=== Text section ===
* BEGIN *

The architectural pattern in solutions that capitalize on BERT is to add task-specific classifiers to fine-tune the model for offensive language detection. Typically, the final hidden state corresponding to the [CLS] token is fed into a dense layer followed by a Softmax layer to predict the offensive content [21]. The approach leverages on the contextual embeddings produced by BERT to improve the accuracy over traditional methods and also reduces the need for large, labeled datasets for the downstream tasks.

In the realm of Arabic text analysis, the application of deep learning techniques faces unique challenges. There are many Arabic dialects and variations which hinder the capacity of models trained on standard Arabic to generalize well [22]. Hence, these models usually need to be fine-tuned using dialect-specific datasets and adaptation approaches. Additionally, the scarcity of large, high-quality labeled datasets in Arabic limits the effectiveness of model pre-training and evaluation. Despite these challenges, recent studies have shown promising results with adaptations of deep learning architectures and pre-trained Arabic BERT models, indicating a growing interest and effort in addressing these linguistic complexities for more robust offensive and hate speech detection solutions in Arabic [23,24,25,26]. In these studies, since there exists no standard Arabic benchmark for offensive language detection, researchers gather their own data to fine-tune their language model. All datasets were gathered from various social media platforms, including Twitter, Facebook, and YouTube. Consequently, the findings may not accurately reflect a language model’s true performance in detecting offensive language, making it difficult to compare different models. Also, data collection and annotation processes can differ from one research study to another. Having a standard corpus will allow for developing more advanced classification systems.

When it comes to the domain of low-resource languages, several researchers have recently tried to address the gap and have shown interest in different languages: Urdu [27], Greek [28], Nepali [29], and Hindi [30]. This became possible by leveraging pre-trained language models or multilingual language models (e.g., mBERT, XLM-R), which are pre-trained on high-resource languages but fine-tuned on low-resource languages with small datasets. Cross-lingual embeddings allow for the transfer of knowledge from resource-rich to resource-poor languages. However, without proper fine-tuning, reliance on pre-trained models can introduce biases from the source data. Overall, more annotated open datasets are needed for diverse low-resource languages, and efforts should focus on creating balanced datasets that include various forms of hate speech and offensive language.

Finally, it is important to note that while the academic models show high accuracy in controlled environments, their practical applications in real-world social network platforms remain limited. There is a need for integrating these models into production pipelines for real-time detection and moderation.

2.2. Testing Machine Learning Models

Testing is a crucial and necessary step in any software development, but it is far more challenging in ML-based software systems due to the inherent uncertainties stemming from their reliance on data, which makes them fail silently. Several studies highlighted the fact that even advanced NLP models can be vulnerable to adversarial attacks [31]. In the context of machine learning, where the input space can be vast and complex, ensuring that the system’s predictions are robust and reliable across various scenarios is crucial. Metamorphic testing is often used in machine learning because it focuses on assessing the model’s behavior in relation to changes in the input data [6]. It ensures the consistency and reliability of machine learning models across various transformations. The basic idea behind this approach is to identify relationships between input and output transformations that should hold true if the system is working correctly, without the need for knowing the exact value of these outputs. Therefore, this approach addresses the challenges associated with the languages’ complex and high-dimensional inputs, and the lack of clear expected outputs [32].

* END *

=== To-do list ===
1. In the passage on offensive language detection, which social media platforms were the Arabic datasets gathered from?
2. Condense the paragraph of the passage on offensive language detection that begins "When it comes to the domain of low-resource languages" into a short bulleted list that keeps its main facts.
3. Write a continuation of the passage on offensive language detection, picking up right after its final sentence.

=== Record set ===

* BEGIN *

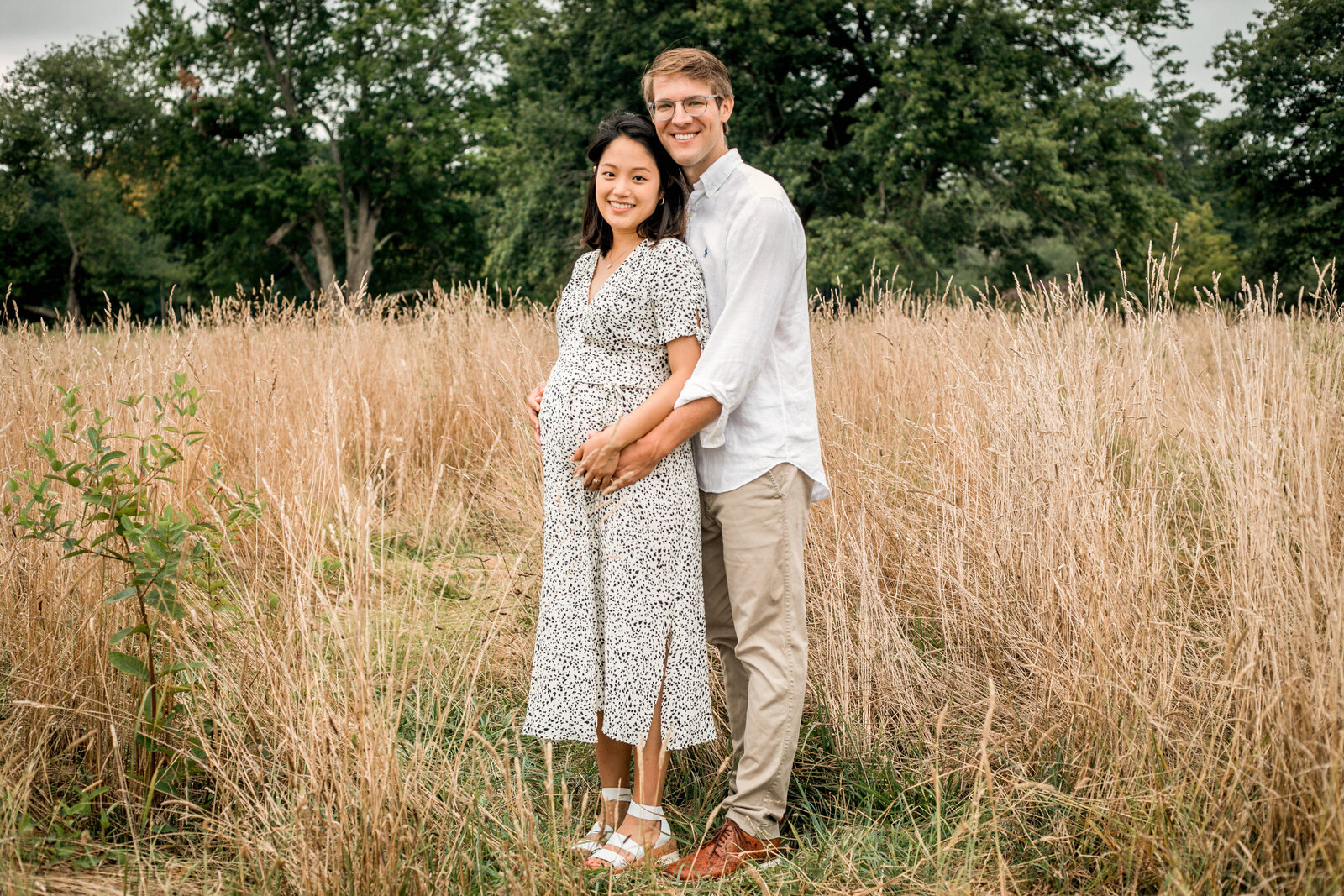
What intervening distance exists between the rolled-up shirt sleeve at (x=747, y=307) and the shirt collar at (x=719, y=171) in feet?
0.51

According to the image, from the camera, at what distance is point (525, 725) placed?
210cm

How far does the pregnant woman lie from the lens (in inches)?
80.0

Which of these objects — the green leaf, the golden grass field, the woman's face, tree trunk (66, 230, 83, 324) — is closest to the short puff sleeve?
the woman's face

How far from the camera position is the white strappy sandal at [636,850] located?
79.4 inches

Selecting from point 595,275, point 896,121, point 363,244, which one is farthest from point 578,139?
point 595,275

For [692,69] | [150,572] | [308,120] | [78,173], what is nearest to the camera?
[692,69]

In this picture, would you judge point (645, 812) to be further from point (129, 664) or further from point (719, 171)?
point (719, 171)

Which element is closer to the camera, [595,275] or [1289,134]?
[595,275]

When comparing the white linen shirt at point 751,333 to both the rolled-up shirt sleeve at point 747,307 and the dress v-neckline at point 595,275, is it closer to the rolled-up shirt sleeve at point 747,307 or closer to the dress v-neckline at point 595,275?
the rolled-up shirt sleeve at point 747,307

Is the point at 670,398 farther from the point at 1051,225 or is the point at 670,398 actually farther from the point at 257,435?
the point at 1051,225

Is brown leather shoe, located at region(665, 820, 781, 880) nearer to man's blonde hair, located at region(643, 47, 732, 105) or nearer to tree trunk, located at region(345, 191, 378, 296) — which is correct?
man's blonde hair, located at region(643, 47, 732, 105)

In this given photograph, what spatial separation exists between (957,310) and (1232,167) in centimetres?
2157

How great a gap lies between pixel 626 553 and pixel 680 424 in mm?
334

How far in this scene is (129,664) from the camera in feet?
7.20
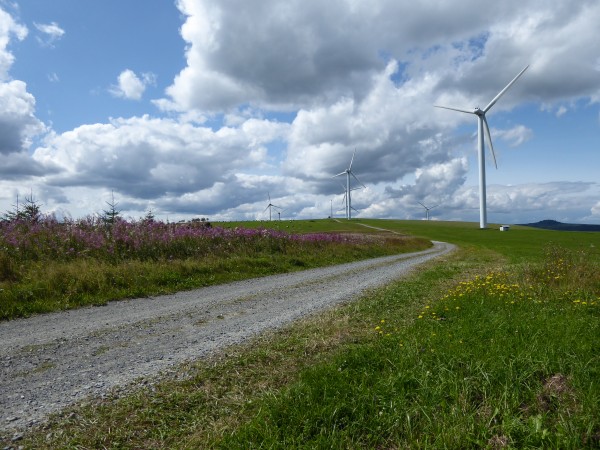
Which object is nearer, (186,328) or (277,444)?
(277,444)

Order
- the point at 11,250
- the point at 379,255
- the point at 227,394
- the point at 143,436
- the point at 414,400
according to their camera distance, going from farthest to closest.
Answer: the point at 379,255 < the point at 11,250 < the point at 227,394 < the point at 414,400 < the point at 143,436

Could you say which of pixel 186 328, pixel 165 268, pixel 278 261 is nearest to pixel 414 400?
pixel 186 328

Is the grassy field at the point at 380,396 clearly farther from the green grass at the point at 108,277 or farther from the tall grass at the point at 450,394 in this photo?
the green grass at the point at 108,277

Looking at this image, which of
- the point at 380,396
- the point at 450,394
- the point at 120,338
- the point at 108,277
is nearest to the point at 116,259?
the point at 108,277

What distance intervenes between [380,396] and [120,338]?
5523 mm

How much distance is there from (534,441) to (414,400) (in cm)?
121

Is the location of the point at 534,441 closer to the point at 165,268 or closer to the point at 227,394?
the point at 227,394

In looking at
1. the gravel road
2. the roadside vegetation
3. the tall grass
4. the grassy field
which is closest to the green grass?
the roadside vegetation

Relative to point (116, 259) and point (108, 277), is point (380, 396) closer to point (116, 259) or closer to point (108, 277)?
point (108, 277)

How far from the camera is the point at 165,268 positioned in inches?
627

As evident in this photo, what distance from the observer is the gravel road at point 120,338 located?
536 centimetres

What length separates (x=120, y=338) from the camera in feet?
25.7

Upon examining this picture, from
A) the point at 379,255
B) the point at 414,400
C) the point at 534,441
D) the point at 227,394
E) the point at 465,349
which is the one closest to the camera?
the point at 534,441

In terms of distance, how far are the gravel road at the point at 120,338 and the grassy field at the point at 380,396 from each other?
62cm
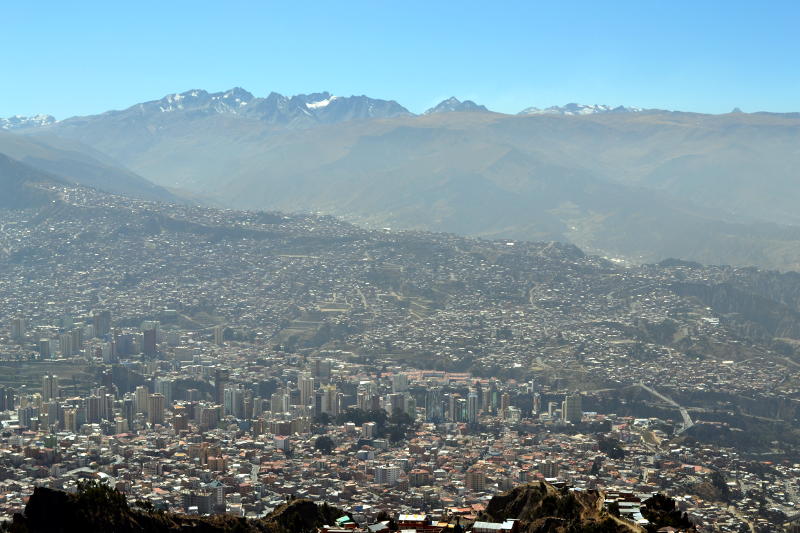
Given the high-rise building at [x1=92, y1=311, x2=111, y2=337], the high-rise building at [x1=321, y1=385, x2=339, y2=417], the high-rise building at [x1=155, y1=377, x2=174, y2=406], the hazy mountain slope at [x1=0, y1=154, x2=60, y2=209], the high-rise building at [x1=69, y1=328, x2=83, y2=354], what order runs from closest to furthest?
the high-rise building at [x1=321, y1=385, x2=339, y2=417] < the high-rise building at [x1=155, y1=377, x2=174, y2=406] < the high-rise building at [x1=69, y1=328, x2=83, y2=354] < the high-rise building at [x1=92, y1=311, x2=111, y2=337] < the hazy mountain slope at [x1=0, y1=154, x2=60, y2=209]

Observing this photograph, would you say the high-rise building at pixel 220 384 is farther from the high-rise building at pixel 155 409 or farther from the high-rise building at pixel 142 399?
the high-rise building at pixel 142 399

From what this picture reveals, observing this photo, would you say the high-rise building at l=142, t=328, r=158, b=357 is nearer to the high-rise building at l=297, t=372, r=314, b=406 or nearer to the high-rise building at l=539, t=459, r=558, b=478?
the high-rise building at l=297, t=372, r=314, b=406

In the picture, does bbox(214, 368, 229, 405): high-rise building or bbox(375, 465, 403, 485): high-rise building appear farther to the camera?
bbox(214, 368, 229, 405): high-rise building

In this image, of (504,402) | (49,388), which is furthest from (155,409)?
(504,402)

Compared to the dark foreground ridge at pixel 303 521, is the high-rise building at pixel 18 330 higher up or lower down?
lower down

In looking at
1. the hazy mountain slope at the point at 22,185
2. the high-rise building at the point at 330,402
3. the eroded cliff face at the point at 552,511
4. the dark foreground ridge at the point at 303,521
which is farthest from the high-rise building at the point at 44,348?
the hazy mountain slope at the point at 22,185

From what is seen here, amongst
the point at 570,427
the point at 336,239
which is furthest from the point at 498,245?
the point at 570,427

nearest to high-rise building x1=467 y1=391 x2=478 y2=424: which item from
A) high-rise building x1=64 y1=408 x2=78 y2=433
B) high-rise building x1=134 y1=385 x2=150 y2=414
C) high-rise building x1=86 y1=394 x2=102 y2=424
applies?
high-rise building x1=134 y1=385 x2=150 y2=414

* END *

=== Expected outputs ===
1. Twitter, Facebook, and YouTube.

2.
- Researchers have recently studied offensive language detection in low-resource languages such as Urdu, Greek, Nepali, and Hindi.
- This work relies on pre-trained or multilingual language models (e.g., mBERT, XLM-R). These models are pre-trained on high-resource languages and fine-tuned on low-resource languages with small datasets.
- Cross-lingual embeddings transfer knowledge from resource-rich to resource-poor languages.
- Without proper fine-tuning, pre-trained models can carry biases from their source data.
- More annotated open datasets are needed for diverse low-resource languages. These datasets should be balanced and cover various forms of hate speech and offensive language.

3.
Metamorphic testing has been used to assess different types of properties, such as robustness or fairness. The attacks are generally black-box or white-box with (sometimes) a known target output [6]. In black-box testing, input is provided to the system and output is recorded without a need for accessing the internal workings of the system. This method allows for testing any model without the need to know its structure or implementation. In contrast, the white-box method requires knowledge of the model’s internal structure and implementation, and the created test cases may only be applicable to that specific model [33]. Black-box testing approaches commonly make use of adversarial data to test ML models. Typically, adversarial data are obtained by applying subtle modifications to the input text, small things that normally should not change the outcome for a modified sentence. The objective of testing is to attack the model using the adversarial data and identify the attacks’ success rates. The basic idea behind this approach is to identify how the outputs change according to the inputs’ transformations, without the need for knowing the exact values of these outputs. Therefore, this approach addresses the challenges associated with NLP systems’ complex and high-dimensional inputs, as well as the lack of clear expected outputs.

Several strategies were considered in the literature to generate adversarial data. Typically, attacks are categorized into three groups, character-level, word-level, and sentence-level. For example, Hosseini et al. [34] proposes attacks based on modifications that consist of inserting dots or spaces between letters in a given word, or injecting typos such as by repeating or swapping two letters [35]. Introducing some noise that consists of swapping two consecutive letters and keyboard typo errors has also proven to be an effective strategy for inducing failures in machine translation systems, although the adversarial data can still be comprehensible to humans [36]. Some authors also investigated the impact of punctuation insertion on models’ robustness [37]. The results demonstrate that punctuation insertions, when limited to symbols such as apostrophes and hyphens, are better attacks compared to character insertions.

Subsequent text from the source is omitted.